Пение Фокина достигло ушей лейтенанта Лени, который лежал, подстелив под плечи собственный форменный мундир, и ел шашлык. Ел лежа. Перед ним дымился самоликвидировавшийся Петин телевизор, и это раздражало мента: телевизор реанимированию явно не подлежал. Так что неудивительно, что, когда Афоня заорал во всю свою глотку, жареный кусок еще совсем недавно здравствовавшей свиньи встал поперек горла. Кармановский мент подавился и закашлялся.
– Хр-р-р… что за сука? – кашляя, прохрипел он. – Эй ты, задержанный… заткни пасть!
Фокин, напротив, запел еще громче. Знание терзаемой им блатной песни было нетвердым, и потом Афанасий выпевал по второму кругу куплет про «вышак» и секретаршу, исписавшую два карандаша. Свиридов гнусаво подпевал. Звук шел такой, что восстали даже покойники из могил: принятый ментами за труп Арам приоткрыл один глаз и пошевелился. Юля в красном «Хендэе» вышла из дремоты и оттолкнула ногой одного из байкеров, кусающего ее за каблук туфли. Лейтенант же Леня встал на ноги и угрожающе покачнулся. Один из валяющихся прямо на траве пьяных байкеров стал подтягивать Фокину, и это окончательно взбеленило и без того не блистающего особой толерантностью мента. Он решительно направился к «газику», где узник пробавлялся исполнением блатняка, и ударил кулаком по стеклу:
– Ну, ты, задрай хлеборезку!!
– Ничуть не бывало, – за Фокина ответил Влад Свиридов, а Афанасий заорал так, что даже начал хрипеть.

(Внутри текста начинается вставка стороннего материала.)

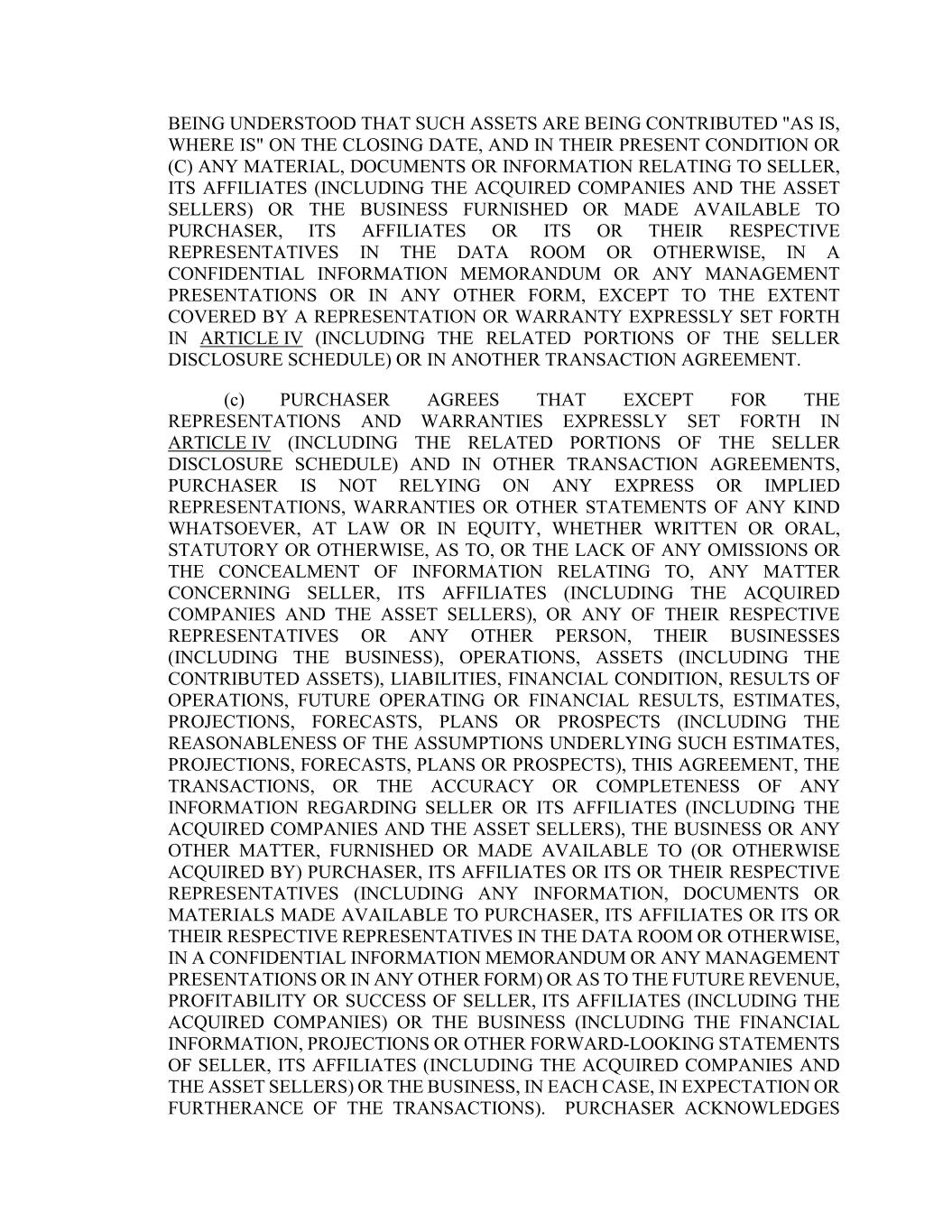 BEING UNDERSTOOD THAT SUCH ASSETS ARE BEING CONTRIBUTED "AS IS, WHERE IS" ON THE CLOSING DATE, AND IN THEIR PRESENT CONDITION OR (C) ANY MATERIAL, DOCUMENTS OR INFORMATION RELATING TO SELLER, ITS AFFILIATES (INCLUDING THE ACQUIRED COMPANIES AND THE ASSET SELLERS) OR THE BUSINESS FURNISHED OR MADE AVAILABLE TO PURCHASER, ITS AFFILIATES OR ITS OR THEIR RESPECTIVE REPRESENTATIVES IN THE DATA ROOM OR OTHERWISE, IN A CONFIDENTIAL INFORMATION MEMORANDUM OR ANY MANAGEMENT PRESENTATIONS OR IN ANY OTHER FORM, EXCEPT TO THE EXTENT COVERED BY A REPRESENTATION OR WARRANTY EXPRESSLY SET FORTH IN ARTICLE IV (INCLUDING THE RELATED PORTIONS OF THE SELLER DISCLOSURE SCHEDULE) OR IN ANOTHER TRANSACTION AGREEMENT.

(c) PURCHASER AGREES THAT EXCEPT FOR THE REPRESENTATIONS AND WARRANTIES EXPRESSLY SET FORTH IN ARTICLE IV (INCLUDING THE RELATED PORTIONS OF THE SELLER DISCLOSURE SCHEDULE) AND IN OTHER TRANSACTION AGREEMENTS, PURCHASER IS NOT RELYING ON ANY EXPRESS OR IMPLIED REPRESENTATIONS, WARRANTIES OR OTHER STATEMENTS OF ANY KIND WHATSOEVER, AT LAW OR IN EQUITY, WHETHER WRITTEN OR ORAL, STATUTORY OR OTHERWISE, AS TO, OR THE LACK OF ANY OMISSIONS OR THE CONCEALMENT OF INFORMATION RELATING TO, ANY MATTER CONCERNING SELLER, ITS AFFILIATES (INCLUDING THE ACQUIRED COMPANIES AND THE ASSET SELLERS), OR ANY OF THEIR RESPECTIVE REPRESENTATIVES OR ANY OTHER PERSON, THEIR BUSINESSES (INCLUDING THE BUSINESS), OPERATIONS, ASSETS (INCLUDING THE CONTRIBUTED ASSETS), LIABILITIES, FINANCIAL CONDITION, RESULTS OF OPERATIONS, FUTURE OPERATING OR FINANCIAL RESULTS, ESTIMATES, PROJECTIONS, FORECASTS, PLANS OR PROSPECTS (INCLUDING THE REASONABLENESS OF THE ASSUMPTIONS UNDERLYING SUCH ESTIMATES, PROJECTIONS, FORECASTS, PLANS OR PROSPECTS), THIS AGREEMENT, THE TRANSACTIONS, OR THE ACCURACY OR COMPLETENESS OF ANY INFORMATION REGARDING SELLER OR ITS AFFILIATES (INCLUDING THE ACQUIRED COMPANIES AND THE ASSET SELLERS), THE BUSINESS OR ANY OTHER MATTER, FURNISHED OR MADE AVAILABLE TO (OR OTHERWISE ACQUIRED BY) PURCHASER, ITS AFFILIATES OR ITS OR THEIR RESPECTIVE REPRESENTATIVES (INCLUDING ANY INFORMATION, DOCUMENTS OR MATERIALS MADE AVAILABLE TO PURCHASER, ITS AFFILIATES OR ITS OR THEIR RESPECTIVE REPRESENTATIVES IN THE DATA ROOM OR OTHERWISE, IN A CONFIDENTIAL INFORMATION MEMORANDUM OR ANY MANAGEMENT PRESENTATIONS OR IN ANY OTHER FORM) OR AS TO THE FUTURE REVENUE, PROFITABILITY OR SUCCESS OF SELLER, ITS AFFILIATES (INCLUDING THE ACQUIRED COMPANIES) OR THE BUSINESS (INCLUDING THE FINANCIAL INFORMATION, PROJECTIONS OR OTHER FORWARD-LOOKING STATEMENTS OF SELLER, ITS AFFILIATES (INCLUDING THE ACQUIRED COMPANIES AND THE ASSET SELLERS) OR THE BUSINESS, IN EACH CASE, IN EXPECTATION OR FURTHERANCE OF THE TRANSACTIONS). PURCHASER ACKNOWLEDGES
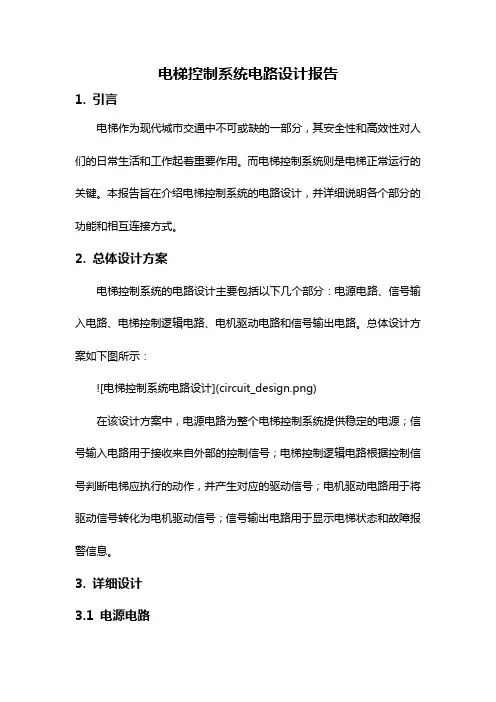 电梯控制系统电路设计报告

1. 引言

电梯作为现代城市交通中不可或缺的一部分，其安全性和高效性对人们的日常生活和工作起着重要作用。而电梯控制系统则是电梯正常运行的关键。本报告旨在介绍电梯控制系统的电路设计，并详细说明各个部分的功能和相互连接方式。

2. 总体设计方案

电梯控制系统的电路设计主要包括以下几个部分：电源电路、信号输入电路、电梯控制逻辑电路、电机驱动电路和信号输出电路。总体设计方案如下图所示：

![电梯控制系统电路设计](circuit_design.png)

在该设计方案中，电源电路为整个电梯控制系统提供稳定的电源；信号输入电路用于接收来自外部的控制信号；电梯控制逻辑电路根据控制信号判断电梯应执行的动作，并产生对应的驱动信号；电机驱动电路用于将驱动信号转化为电机驱动信号；信号输出电路用于显示电梯状态和故障报警信息。

3. 详细设计

3.1 电源电路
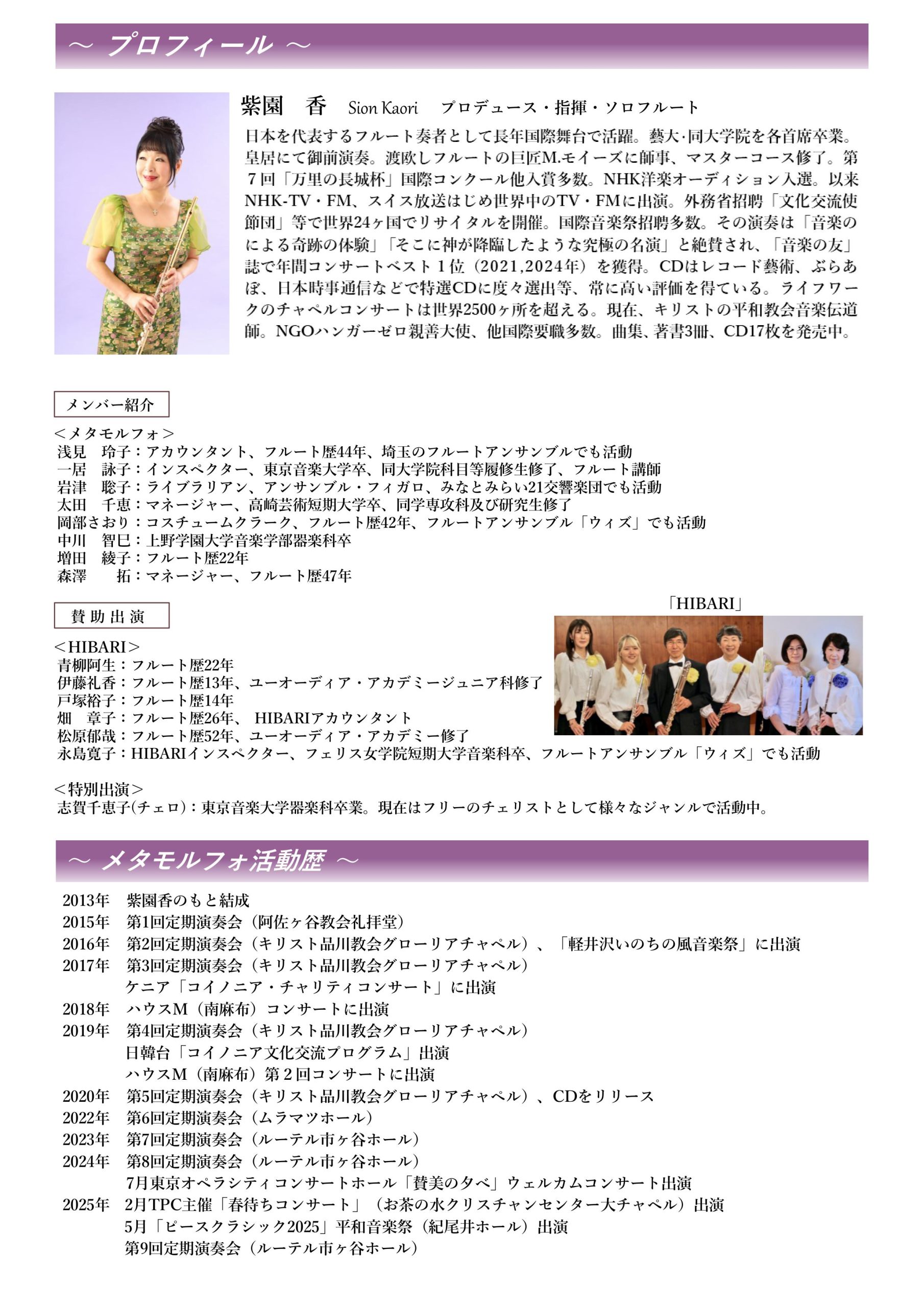 ～ プロフィール ～

紫園　香　Sion Kaori　プロデュース・指揮・ソロフルート

日本を代表するフルート奏者として長年国際舞台で活躍。藝大･同大学院を各首席卒業。皇居にて御前演奏。渡欧しフルートの巨匠M.モイーズに師事、マスターコース修了。第７回「万里の長城杯」国際コンクール他入賞多数。NHK洋楽オーディション入選。以来NHK-TV・FM、スイス放送はじめ世界中のTV・FMに出演。外務省招聘「文化交流使節団」等で世界24ヶ国でリサイタルを開催。国際音楽祭招聘多数。その演奏は「音楽のによる奇跡の体験」「そこに神が降臨したような究極の名演」と絶賛され、「音楽の友」誌で年間コンサートベスト１位（2021,2024年）を獲得。CDはレコード藝術、ぶらあぼ、日本時事通信などで特選CDに度々選出等、常に高い評価を得ている。ライフワークのチャペルコンサートは世界2500ヶ所を超える。現在、キリストの平和教会音楽伝道師。NGOハンガーゼロ親善大使、他国際要職多数。曲集、著書3冊、CD17枚を発売中。

メンバー紹介

＜メタモルフォ＞
浅見　玲子：アカウンタント、フルート歴44年、埼玉のフルートアンサンブルでも活動
一居　詠子：インスペクター、東京音楽大学卒、同大学院科目等履修生修了、フルート講師
岩津　聡子：ライブラリアン、アンサンブル・フィガロ、みなとみらい21交響楽団でも活動
太田　千恵：マネージャー、高崎芸術短期大学卒、同学専攻科及び研究生修了
岡部さおり：コスチュームクラーク、フルート歴42年、フルートアンサンブル「ウィズ」でも活動
中川　智巳：上野学園大学音楽学部器楽科卒
増田　綾子：フルート歴22年
森澤　拓：マネージャー、フルート歴47年

賛助出演

＜HIBARI＞
青柳阿生：フルート歴22年
伊藤礼香：フルート歴13年、ユーオーディア・アカデミージュニア科修了
戸塚裕子：フルート歴14年
畑　章子：フルート歴26年、HIBARIアカウンタント
松原郁哉：フルート歴52年、ユーオーディア・アカデミー修了
永島寛子：HIBARIインスペクター、フェリス女学院短期大学音楽科卒、フルートアンサンブル「ウィズ」でも活動

「HIBARI」

＜特別出演＞
志賀千恵子(チェロ)：東京音楽大学器楽科卒業。現在はフリーのチェリストとして様々なジャンルで活動中。

～ メタモルフォ活動歴 ～

2013年　紫園香のもと結成
2015年　第1回定期演奏会（阿佐ヶ谷教会礼拝堂）
2016年　第2回定期演奏会（キリスト品川教会グローリアチャペル）、「軽井沢いのちの風音楽祭」に出演
2017年　第3回定期演奏会（キリスト品川教会グローリアチャペル）
ケニア「コイノニア・チャリティコンサート」に出演
2018年　ハウスM（南麻布）コンサートに出演
2019年　第4回定期演奏会（キリスト品川教会グローリアチャペル）
日韓台「コイノニア文化交流プログラム」出演
ハウスM（南麻布）第２回コンサートに出演
2020年　第5回定期演奏会（キリスト品川教会グローリアチャペル）、CDをリリース
2022年　第6回定期演奏会（ムラマツホール）
2023年　第7回定期演奏会（ルーテル市ヶ谷ホール）
2024年　第8回定期演奏会（ルーテル市ヶ谷ホール）
7月東京オペラシティコンサートホール「賛美の夕べ」ウェルカムコンサート出演
2025年　2月TPC主催「春待ちコンサート」（お茶の水クリスチャンセンター大チャペル）出演
5月「ピースクラシック2025」平和音楽祭（紀尾井ホール）出演
第9回定期演奏会（ルーテル市ヶ谷ホール）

Удавленнические хрипы, словно железо по стеклу, прошлись по нервам Лени. Мент открыл дверцу и прошипел:
– Ну, гнида, ты сам нарвался. Ты у меня…
Лейтенант не успел пообещать, что сталось бы с Фокиным под пятой доблестных работников Кармановского УВД. Потому что Свиридов, чьи руки, следует напомнить, отнюдь не были связаны, схватил мента за горло, рванул на себя, приложив при этом головой к решетке. Лейтенант Леня издал сумбурный горловой всхлип и ослаб. Тут и Фокин – совершенно неожиданно для Свиридова – подался вперед и ударил лбом в висок Лени. Это окончательно подкосило последнего: мент вырубился.